# 文本節選:
(一)兩重世界
蕭紅在作品裏建構了兩重生命世界:荒蠻冷酷的成人世界和純淨溫馨的童心世界,在看似無意的平行對照中完成了對世界和人類生存狀態的洞察,同時表達了自己對溫暖和愛的永遠的憧憬與追求。
每個作家都有自己深愛的詞語,蕭紅喜歡用“荒涼”,荒蕪而淒涼,喚起人們獨愴然而涕下的唏噓感慨。蕭紅認為荒涼的環境導致了人心的荒寒,她的作品《生死場》、《呼蘭河傳》、《小城三月》、《後花園》等直接以地名為名,對人類生存環境進行隱喻性的揭示,也負載了作者對人生的獨特理解。他們“所有的思考、反應、行為、結果都不過是對天造的泥坑、對自然環境的順應、臣服的方式。”大泥坑成為人們混沌麻木的生活態勢的隱喻。作品中把大地凍裂的嚴寒(《呼蘭河傳》),“要把人吹跑”的狂風(《曠野的呼喊》),“會卷走一切生命”的、讓人產生“對人類的一種默泣,對病痛和荒涼永遠的詛咒”的黃河(《黃河》),活躍著野狗和蚊蟲的亂墳崗(《生死場》)……呈現的是冷峻嚴酷、死寂板滯的生存環境,帶給人痛徹骨髓的荒涼感。風霜雨雪中,“受得住的就過去了,受不住的就尋著自然的結果。”“永遠體驗不到靈魂”的鄉人以觀賞他人生活的苦難,咀嚼他人痛苦來感受生活的樂趣,這是人性的黑暗與扭曲,是成人世界的極度荒蕪。
呼蘭小城的生命卑賤,千年流傳的習俗則不可違背,它們將人的生機和活力窒息。第二章開篇明言要寫呼蘭河精神的盛舉,結尾卻赫然寫道:“這些盛舉都是為鬼而作的,並非為人而做的。至於人去看戲,逛廟,也不過是揩油借光的意思。”為活人預備的跳秧歌、獅子、龍燈、旱船一筆掠過。生存環境的荒蠻帶給呼蘭人生存態度上的得過且過,作為民俗風情展示給讀者的卻是把鬼的事情看得比人重要。似乎無意的對照中,荒蠻的生存環境與生命的蓬勃形成了並生的奇異風景。作家關於生的價值,小城的眷戀與批判都在筆下現出鋒芒。

# 練習題目 1:
請根據這段論蕭紅作品的文字回答:
(a) 蕭紅喜歡使用哪個詞語?
(b) 文中引述《曠野的呼喊》中的狂風時,用了什麼說法形容它?
(c) 第二章結尾稱那些盛舉是為誰而作的?
上述文本與下列資料行出自不同來源,彼此無關。

[已存資料條目]

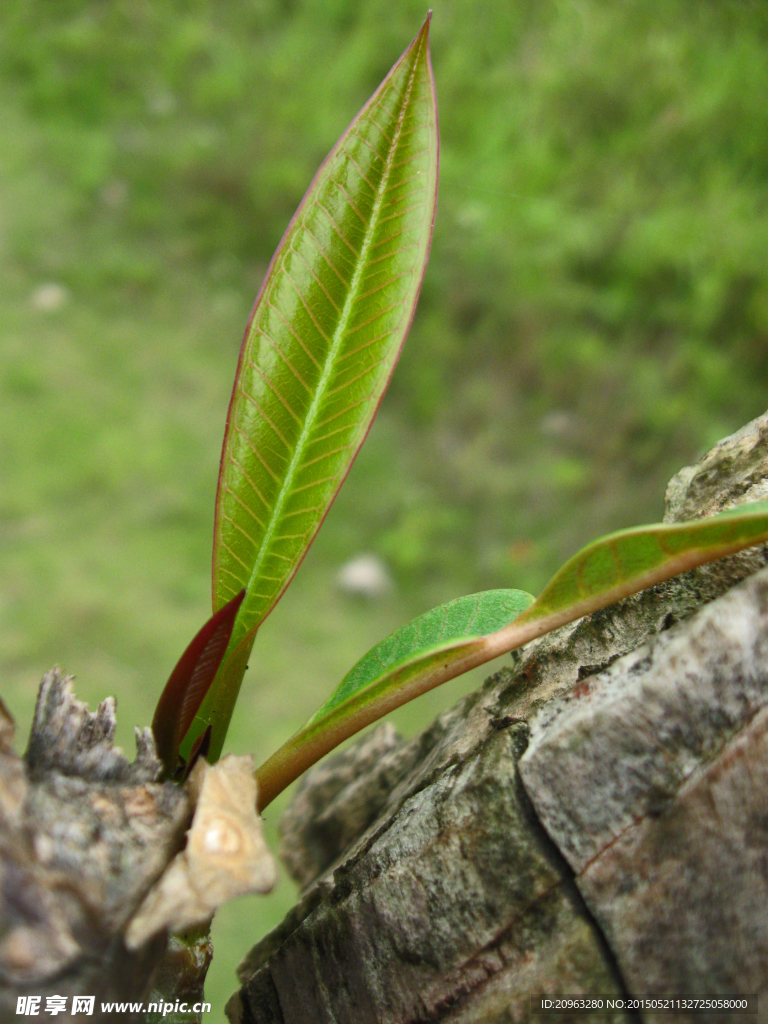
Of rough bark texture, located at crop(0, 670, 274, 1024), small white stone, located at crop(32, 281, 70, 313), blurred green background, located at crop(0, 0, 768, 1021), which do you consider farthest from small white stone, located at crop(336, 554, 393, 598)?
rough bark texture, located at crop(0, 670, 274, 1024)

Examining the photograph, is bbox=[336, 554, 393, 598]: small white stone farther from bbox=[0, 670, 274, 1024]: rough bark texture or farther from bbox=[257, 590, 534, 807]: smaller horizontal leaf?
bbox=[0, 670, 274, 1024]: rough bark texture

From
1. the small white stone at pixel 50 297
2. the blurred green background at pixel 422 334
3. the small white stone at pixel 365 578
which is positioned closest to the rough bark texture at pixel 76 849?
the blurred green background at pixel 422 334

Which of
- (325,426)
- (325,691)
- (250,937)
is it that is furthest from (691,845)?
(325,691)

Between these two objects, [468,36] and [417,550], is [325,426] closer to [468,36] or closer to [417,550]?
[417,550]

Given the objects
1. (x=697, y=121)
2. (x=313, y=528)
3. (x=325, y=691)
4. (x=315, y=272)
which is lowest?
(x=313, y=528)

* * *

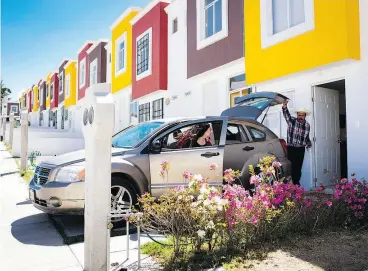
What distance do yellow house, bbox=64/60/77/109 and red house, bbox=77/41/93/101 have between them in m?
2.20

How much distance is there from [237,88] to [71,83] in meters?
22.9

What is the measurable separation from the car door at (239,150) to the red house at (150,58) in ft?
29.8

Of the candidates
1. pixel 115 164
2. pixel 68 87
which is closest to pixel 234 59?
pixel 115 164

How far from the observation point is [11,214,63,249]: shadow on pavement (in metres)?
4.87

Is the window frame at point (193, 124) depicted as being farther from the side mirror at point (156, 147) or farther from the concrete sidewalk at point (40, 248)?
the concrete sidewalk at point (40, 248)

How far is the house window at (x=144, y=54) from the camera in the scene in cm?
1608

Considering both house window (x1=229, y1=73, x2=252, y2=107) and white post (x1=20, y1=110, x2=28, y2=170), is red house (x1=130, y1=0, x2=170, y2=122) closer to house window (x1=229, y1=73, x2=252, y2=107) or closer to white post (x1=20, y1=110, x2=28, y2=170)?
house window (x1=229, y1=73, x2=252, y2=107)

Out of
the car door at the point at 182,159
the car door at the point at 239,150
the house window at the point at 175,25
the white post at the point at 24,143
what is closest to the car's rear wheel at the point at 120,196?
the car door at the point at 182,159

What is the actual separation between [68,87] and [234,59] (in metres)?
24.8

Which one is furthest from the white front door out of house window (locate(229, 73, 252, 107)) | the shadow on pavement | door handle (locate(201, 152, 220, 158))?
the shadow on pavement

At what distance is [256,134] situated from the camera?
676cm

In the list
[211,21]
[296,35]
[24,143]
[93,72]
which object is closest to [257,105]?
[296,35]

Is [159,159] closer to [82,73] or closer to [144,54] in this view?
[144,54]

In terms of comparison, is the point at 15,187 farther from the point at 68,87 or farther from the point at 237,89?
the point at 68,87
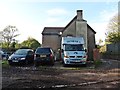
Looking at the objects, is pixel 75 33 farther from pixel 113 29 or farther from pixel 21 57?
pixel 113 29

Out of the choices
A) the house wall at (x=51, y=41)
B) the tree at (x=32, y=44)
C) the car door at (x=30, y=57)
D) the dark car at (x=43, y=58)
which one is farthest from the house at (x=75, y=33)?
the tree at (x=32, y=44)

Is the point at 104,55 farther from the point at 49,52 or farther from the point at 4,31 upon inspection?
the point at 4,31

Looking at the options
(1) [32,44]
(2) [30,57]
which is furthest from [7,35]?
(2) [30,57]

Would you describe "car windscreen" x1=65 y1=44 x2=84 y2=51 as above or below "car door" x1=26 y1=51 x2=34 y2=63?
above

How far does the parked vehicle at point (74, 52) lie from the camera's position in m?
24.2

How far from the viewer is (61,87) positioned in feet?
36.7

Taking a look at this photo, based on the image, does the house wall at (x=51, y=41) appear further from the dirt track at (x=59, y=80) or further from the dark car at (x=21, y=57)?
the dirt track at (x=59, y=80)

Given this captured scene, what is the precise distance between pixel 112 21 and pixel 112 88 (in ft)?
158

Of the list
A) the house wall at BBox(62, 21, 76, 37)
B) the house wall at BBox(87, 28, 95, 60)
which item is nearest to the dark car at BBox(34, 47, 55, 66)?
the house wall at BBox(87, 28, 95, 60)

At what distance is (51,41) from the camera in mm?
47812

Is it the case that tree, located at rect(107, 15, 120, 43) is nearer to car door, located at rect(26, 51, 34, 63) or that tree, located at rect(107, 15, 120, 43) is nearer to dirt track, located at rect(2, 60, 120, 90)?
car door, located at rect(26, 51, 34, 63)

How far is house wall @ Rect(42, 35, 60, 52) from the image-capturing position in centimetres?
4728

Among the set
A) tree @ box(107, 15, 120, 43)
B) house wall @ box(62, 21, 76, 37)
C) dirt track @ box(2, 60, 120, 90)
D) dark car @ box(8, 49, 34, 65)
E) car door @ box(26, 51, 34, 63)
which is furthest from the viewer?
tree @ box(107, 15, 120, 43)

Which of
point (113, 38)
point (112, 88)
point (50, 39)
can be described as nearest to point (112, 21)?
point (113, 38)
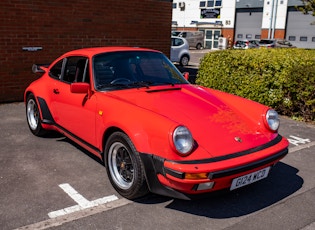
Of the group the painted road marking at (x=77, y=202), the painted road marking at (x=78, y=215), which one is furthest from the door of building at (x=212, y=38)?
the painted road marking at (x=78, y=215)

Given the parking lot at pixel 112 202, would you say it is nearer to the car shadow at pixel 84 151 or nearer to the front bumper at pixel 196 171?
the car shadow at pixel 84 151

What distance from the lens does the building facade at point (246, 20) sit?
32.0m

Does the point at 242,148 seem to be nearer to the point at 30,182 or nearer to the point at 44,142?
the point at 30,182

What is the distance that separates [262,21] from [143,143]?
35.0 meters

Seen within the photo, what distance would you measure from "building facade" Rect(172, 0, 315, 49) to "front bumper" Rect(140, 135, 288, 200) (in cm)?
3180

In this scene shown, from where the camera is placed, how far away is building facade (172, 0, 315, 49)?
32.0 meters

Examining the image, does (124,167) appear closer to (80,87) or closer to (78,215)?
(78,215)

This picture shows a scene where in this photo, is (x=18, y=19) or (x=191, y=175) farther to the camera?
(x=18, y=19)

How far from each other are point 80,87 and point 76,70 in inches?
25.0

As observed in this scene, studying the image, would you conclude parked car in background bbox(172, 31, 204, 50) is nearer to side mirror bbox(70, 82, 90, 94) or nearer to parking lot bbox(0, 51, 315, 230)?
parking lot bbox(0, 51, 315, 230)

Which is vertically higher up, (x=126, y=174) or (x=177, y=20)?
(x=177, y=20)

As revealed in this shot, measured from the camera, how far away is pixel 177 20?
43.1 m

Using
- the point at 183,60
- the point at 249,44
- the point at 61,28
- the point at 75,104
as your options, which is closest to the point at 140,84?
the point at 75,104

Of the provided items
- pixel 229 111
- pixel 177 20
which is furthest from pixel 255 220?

--

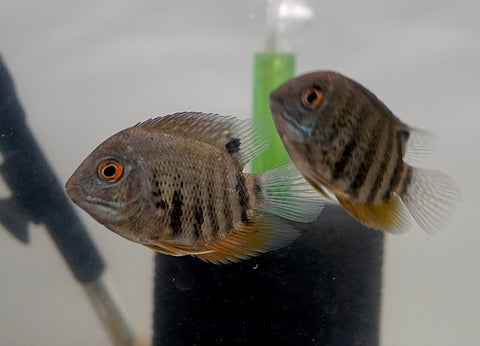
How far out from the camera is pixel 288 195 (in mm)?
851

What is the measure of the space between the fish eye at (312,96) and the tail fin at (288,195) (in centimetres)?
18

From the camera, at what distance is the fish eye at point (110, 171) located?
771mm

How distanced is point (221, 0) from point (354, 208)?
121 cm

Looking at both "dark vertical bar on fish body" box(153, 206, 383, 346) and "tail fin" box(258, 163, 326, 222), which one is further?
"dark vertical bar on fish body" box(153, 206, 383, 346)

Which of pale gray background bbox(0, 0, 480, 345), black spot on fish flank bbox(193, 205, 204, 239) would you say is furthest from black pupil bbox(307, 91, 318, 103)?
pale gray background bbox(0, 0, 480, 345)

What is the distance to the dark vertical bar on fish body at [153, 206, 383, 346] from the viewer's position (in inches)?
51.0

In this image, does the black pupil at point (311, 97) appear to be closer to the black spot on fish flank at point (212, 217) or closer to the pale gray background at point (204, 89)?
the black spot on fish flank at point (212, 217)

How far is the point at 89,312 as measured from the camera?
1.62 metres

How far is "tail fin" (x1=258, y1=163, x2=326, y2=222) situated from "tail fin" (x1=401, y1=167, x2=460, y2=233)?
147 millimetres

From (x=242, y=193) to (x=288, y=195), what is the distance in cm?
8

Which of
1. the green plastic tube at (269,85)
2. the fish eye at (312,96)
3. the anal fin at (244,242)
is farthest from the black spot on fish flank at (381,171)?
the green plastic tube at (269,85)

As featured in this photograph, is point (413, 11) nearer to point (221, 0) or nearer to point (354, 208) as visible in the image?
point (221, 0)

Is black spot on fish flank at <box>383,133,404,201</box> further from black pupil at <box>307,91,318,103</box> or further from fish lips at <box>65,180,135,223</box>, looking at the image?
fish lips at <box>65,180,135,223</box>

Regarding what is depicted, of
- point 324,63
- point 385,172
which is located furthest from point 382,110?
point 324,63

# 練習題目 2:
在上述資料行中找出所有含有字串「wall」的行,逐行照抄;比對時須區分大小寫。

# 練習答案 1:
(a) 「荒涼」。
(b) 「要把人吹跑」的狂風。
(c) 為鬼而作的,並非為人而做的。

# 練習答案 2:
A) the house wall at (x=51, y=41)
Taking a look at this photo, based on the image, does the house wall at (x=51, y=41) appear further from the dirt track at (x=59, y=80) or further from the dark car at (x=21, y=57)?
A) the house wall at BBox(62, 21, 76, 37)
B) the house wall at BBox(87, 28, 95, 60)
the house wall at BBox(87, 28, 95, 60)
How far is house wall @ Rect(42, 35, 60, 52) from the image-capturing position in centimetres?
B) house wall @ box(62, 21, 76, 37)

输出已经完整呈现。